#### PROVIDED PASSAGE:
Write the quadratic equation
represented by the graph shown.
We’re told that this is going to be
a quadratic equation. And in fact, observing the general
shape of the graph, it’s a parabola. So, we know it’s definitely the
graph of a quadratic function. This is of the form 𝑓 of 𝑥 equals
𝑎𝑥 squared plus 𝑏𝑥 plus 𝑐, where 𝑎, 𝑏, and 𝑐 are real numbers and 𝑎 is not
equal to zero.
Now, in fact, our job is to
identify the values of 𝑎, 𝑏, and 𝑐. And we can quite quickly determine
the value of 𝑏. The function of the form 𝑎𝑥
squared plus 𝑐, or indeed 𝑘𝑥 squared plus 𝑐, has a line of symmetry 𝑥 equals
zero; it’s symmetrical about the 𝑦-axis. We see our graph is indeed
symmetrical about the 𝑦-axis, so we can deduce that the value of 𝑏 must be equal
to zero. And so, our function is of the form
𝑓 of 𝑥 equals 𝑎𝑥 squared plus 𝑐.
And next, we can use information
about its 𝑦-intercept to work out the value of 𝑐. Given a function of the form 𝑓 of
𝑥 equals 𝑎𝑥 squared plus 𝑐, its 𝑦-intercept is zero, 𝑐. Now, our 𝑦-intercept is zero,
two. It passes through the 𝑦-axis at
two. And so, 𝑐 must be equal to two,
meaning we can write our function as 𝑓 of 𝑥 equals 𝑎𝑥 squared plus two.
But how do we find the value of
𝑎? Well, we can choose a point that
lies on the given curve and substitute the 𝑥- and 𝑦-values of this coordinate into
the function. Let’s choose the point with
coordinates two, negative two. As an ordered pair, this is 𝑥, 𝑦
or 𝑥, 𝑓 of 𝑥. And so, 𝑓 of 𝑥 equals 𝑎𝑥
squared plus two becomes negative two equals 𝑎 times two squared plus two. Two squared is four. So, the equation becomes negative
two equals four 𝑎 plus two. Then subtracting two from both
sides of this equation, we get negative four equals four 𝑎. And then we divide through by four,
giving us 𝑎 is equal to negative one.
And so, we could write our function
as 𝑓 of 𝑥 equals negative one 𝑥 squared plus two, or we could write it as 𝑦
equals negative 𝑥 squared plus two. And in fact, since the parabola in
our diagram is n shaped, we were expecting the coefficient of 𝑥 squared to be
negative. The equation of the curve is 𝑦
equals negative 𝑥 squared plus two.

#### DATA PROVIDED:
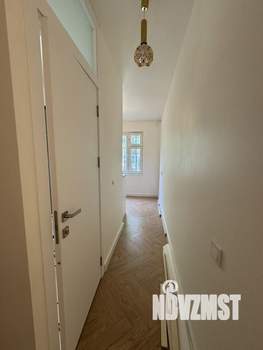 2-к квартира, на длительный срок, 48м2, 2/5 этаж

#### TASKS FOR THIS EXERCISE:
(A) Reproduce the part of the quadratic-graph walkthrough that opens with the words containing "Write the quadratic" and closes with "equal to zero.".
(B) In the quadratic-graph walkthrough, why must the value of 𝑏 be zero? Answer in one to three sentences.

#### RESPONSE LIST:
(A)
Write the quadratic equation
represented by the graph shown.
We’re told that this is going to be
a quadratic equation. And in fact, observing the general
shape of the graph, it’s a parabola. So, we know it’s definitely the
graph of a quadratic function. This is of the form 𝑓 of 𝑥 equals
𝑎𝑥 squared plus 𝑏𝑥 plus 𝑐, where 𝑎, 𝑏, and 𝑐 are real numbers and 𝑎 is not
equal to zero.

(B) The graph is symmetrical about the 𝑦-axis, and a function of the form 𝑎𝑥 squared plus 𝑐 has the line of symmetry 𝑥 equals zero. So 𝑏 must equal zero, and the function takes the form 𝑓 of 𝑥 equals 𝑎𝑥 squared plus 𝑐.